Home purchasing

What criteria do institutional buyers use before purchasing single-family rental properties?

For many years, the single-family rental market has been the preserve of small investors. Maybe only one investor owned a duplex and rented a side or owned a rental property in the same town they lived in. Owning was a way to generate passive income with the right property in the right place.

But recently, there has been a significant increase in the number of large-scale institutional investors entering the single-family rental real estate market. We will look at the reasons and criteria that these investors use to choose an investment.

Consider a new market

Institutional investment in the SFRM (single-family rental market) has exploded in just two years. In 2019, significant equity investments totaled $ 1 billion. In the first quarter of 2021, the total was $ 6.3 billion. Two major investors, Blackstone Real Estate Income Trust and Invesco Real Estate, announced deals valued at $ 11 billion in June alone.

Why this huge increase? The pandemic is one of them. People were looking to move to warmer climates where they could be outdoors for much of the year; they needed more space to work and home school their children. But the increase was already underway before the start of the pandemic. What really started this trend was the Millennials.

Millennials or millennials are those born between 1981 and 1996. Today, they are between 25 and 40 years old, what some consider the ideal age to buy a home. But the economy has never been kind to this generation. Add to that the amount of student debt they have, and home ownership is out of reach for many of them. 14.8 million Millennials have student loan debt, more than any other generation, with an average balance of $ 38,877.

But money isn’t the only thing stopping Millennials from climbing the housing ladder. Many just don’t want to own a home. They don’t want accountability; they want to live in urban areas, they marry and start families later or not at all, they don’t want to be tied to one place. And there are many. Millennials make up the largest percentage of the population, 72.26 million, even surpassing baby boomers at 70.68 million.

With these things in mind, it’s no mystery why institutional investors are keen to get into the SFRM. Many Millennials do not want to buy homes and those who do do not have the money to do so, a situation made worse by the economic fallout from the pandemic that will reverberate in the years to come.

Criteria to consider when investing in SFRMs

A good rental property is a good rental property, but the criteria that an individual investor uses to choose a property will differ in some respects from the criteria that institutional investors will use. Each buyer will have their own set of standards, and there is no single checklist; since this is a somewhat new phenomenon, the criteria are fluid. But here are some things to consider when looking for an investment:

● Travel time. While the pandemic has made working from home more common, there will still be employees who will need to be on site.

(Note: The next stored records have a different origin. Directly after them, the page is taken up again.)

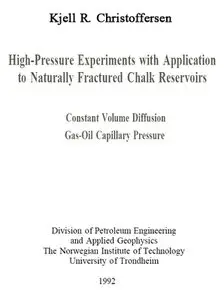 "High-Pressure Experiments with Application  to Naturally Fractured Chalk Reservoirs" by Kjell R. Christoffersen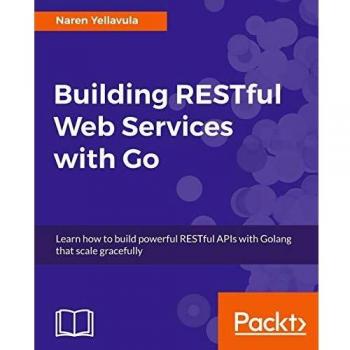 Building RESTful Web services with Go: Learn how to build powerful RESTful APIs with Golang that scale gracefully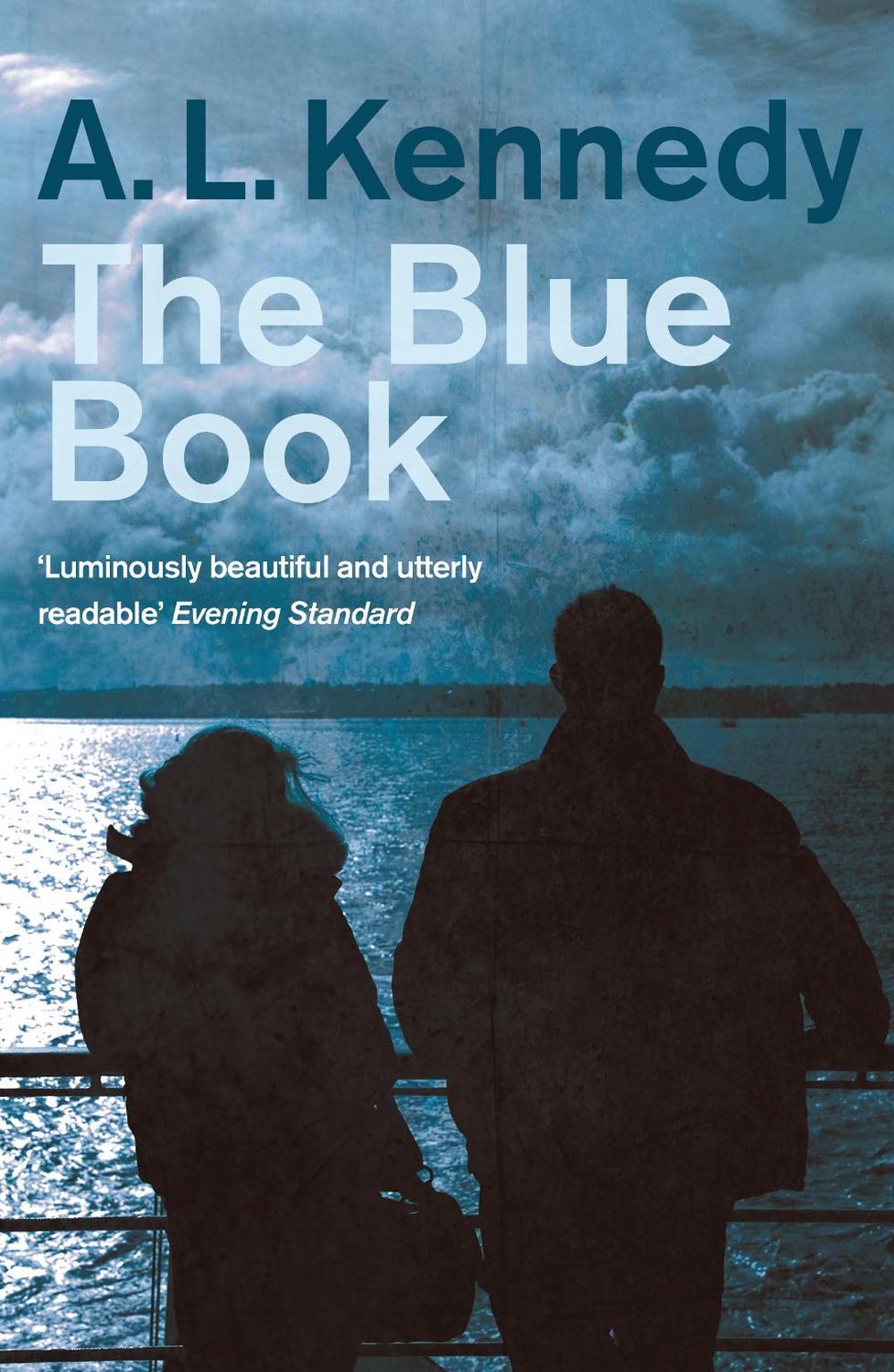The Blue Book by A.L. Kennedy, Paperback, 9780099555469 Buy online at
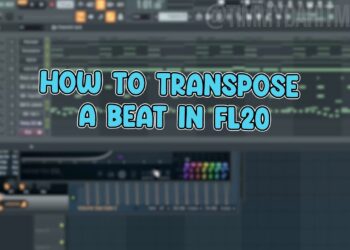 How To Transpose Or Change Pitch In FL20 !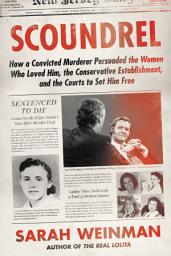 Icon image Scoundrel: How a Convicted Murderer Persuaded the Women Who Loved Him, the Conservative Establishment, and the Courts to Set Him Free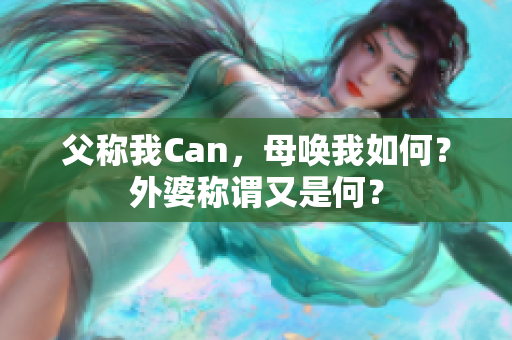 父稱(chēng)我Can，母喚我如何？外婆稱(chēng)謂又是何？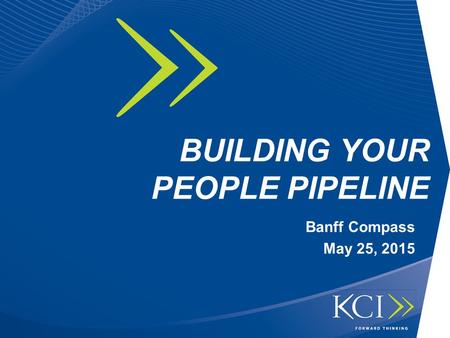 BUILDING YOUR PEOPLE PIPELINE Banff Compass May 25, 2015.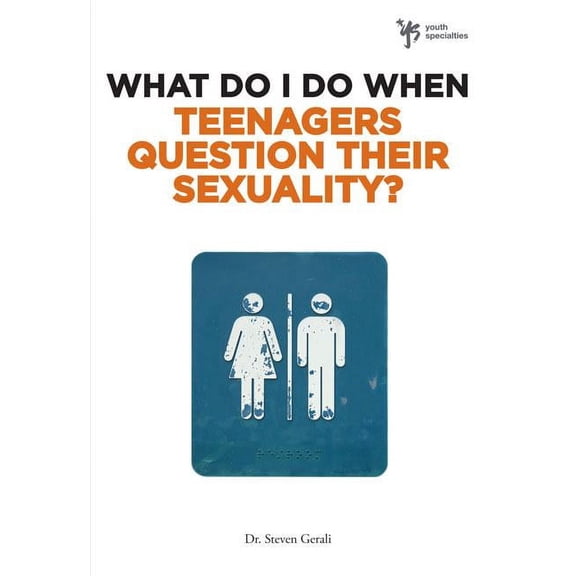 What Do I Do When The What Do I Do When Teenagers Question Their Sexuality?, (Paperback)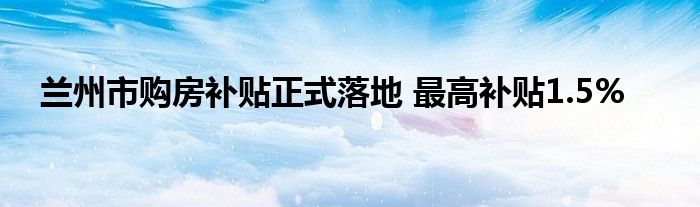 兰州市购房补贴正式落地 最高补贴1.5%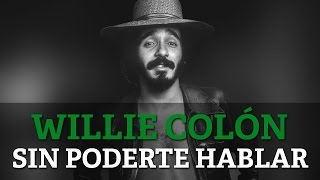 Willie Colon - Sin Poderte Hablar (Audio)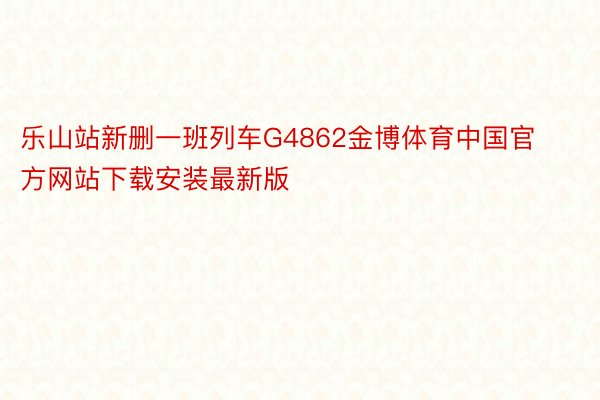 乐山站新删一班列车G4862金博体育中国官方网站下载安装最新版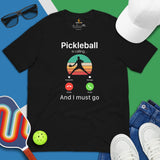 Pickleball Shirt - Pickle Ball Sport Outfit, Attire, Clothes, Apparel - Gifts for Pickleball Players - Funny Pickleball Is Calling Tee - Black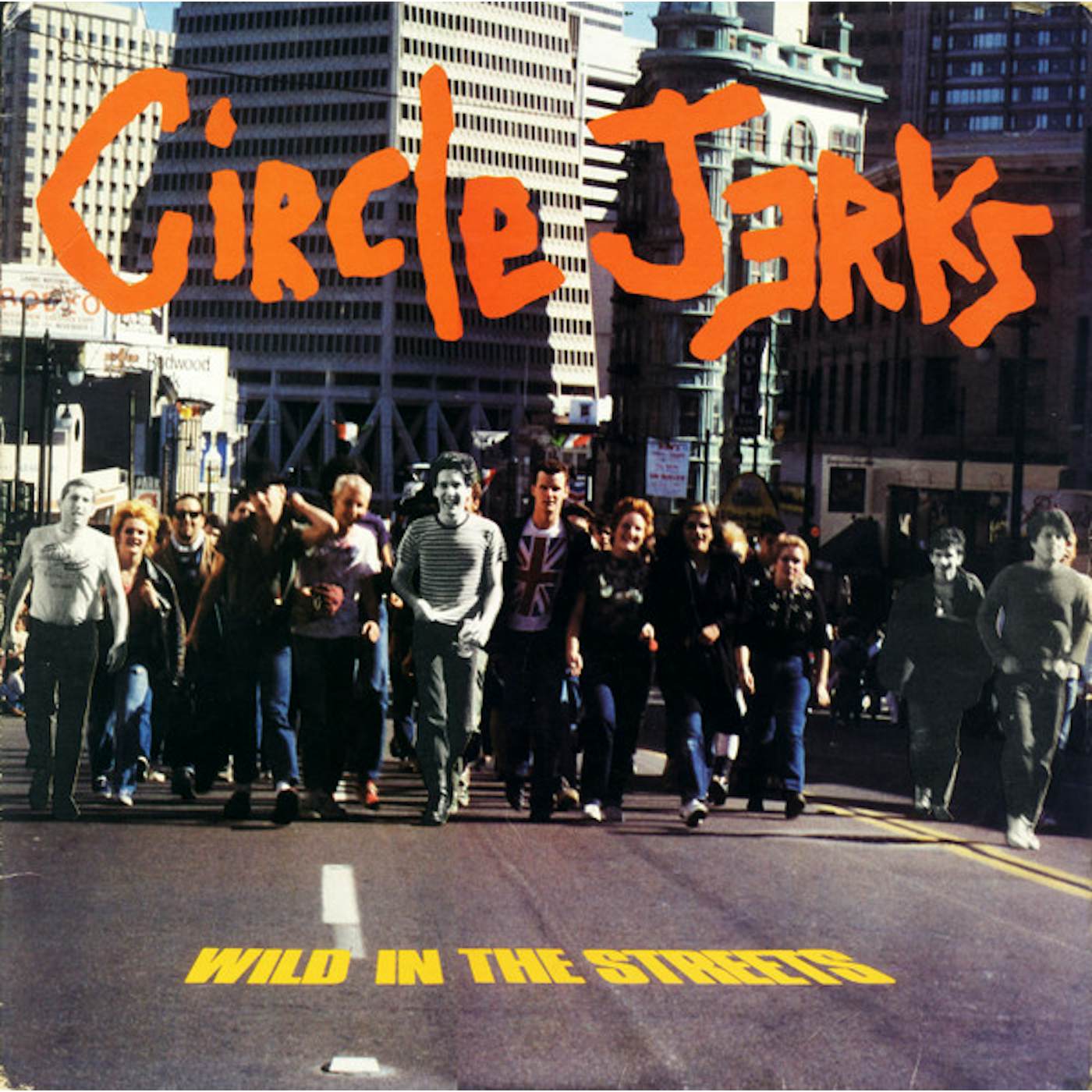 Circle Jerks Wild in the Streets Vinyl Record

● School districts. In the past, many tenants were single or newly married couples who rented to save money in order to buy a house. These days, however, many tenants are families with children. This means that the quality of the local schools will be one of the main deciding factors when choosing a location to rent.

● Population. During the pandemic, some regions experienced drastic population declines while others experienced significant gains. Look for areas that have and continue to gain in population, as the influx of new residents will increase the demand for rental housing.

● Labor market. The country and even the states are disparate when it comes to the labor market. Buying in a city with only one main industry – auto in Detroit or hospitality in New Orleans, for example – is a gamble because if those industries plunge, so could your investment.

● Location. Some investors will buy an entire subdivision. It can work well if all of the above criteria are met. But if one or more is missing, it can be difficult to rent just one house, let alone an entire subdivision. Some investors prefer to buy one or more homes in more than one part of the country. If a place is underperforming, it can be isolated by areas that thrive.

Additional considerations

With the demographic and geographic changes occurring in the United States and the long term economic impact of the pandemic, the SFRM market is showing strong growth. The interest of large investors will help fuel this trend. If you are considering investing in SFRM as part of your investment strategy, here are some considerations to keep in mind when determining whether it is right for you.

An important element to consider is how to manage the properties in the SFRM. If a rental property is not located in a geographic location close to the investor, the investor may need to find a property management company to help with day-to-day maintenance. Fortunately, there is an entire industry devoted to “turnkey” SFRM. These management companies take care of everything from finding the right property to unblocking the sinks. Taking advantage of this type of resource means that you can own a home anywhere in the country, which will be attractive if the market in your area is overpriced or stagnant.

It is also important to keep in mind the quality of the tenants. Depending on the location and type of property you invest in, the quality of tenants may be better in an SFRM compared to multi-tenant units, which can help increase the chances of a predictable cash flow each month.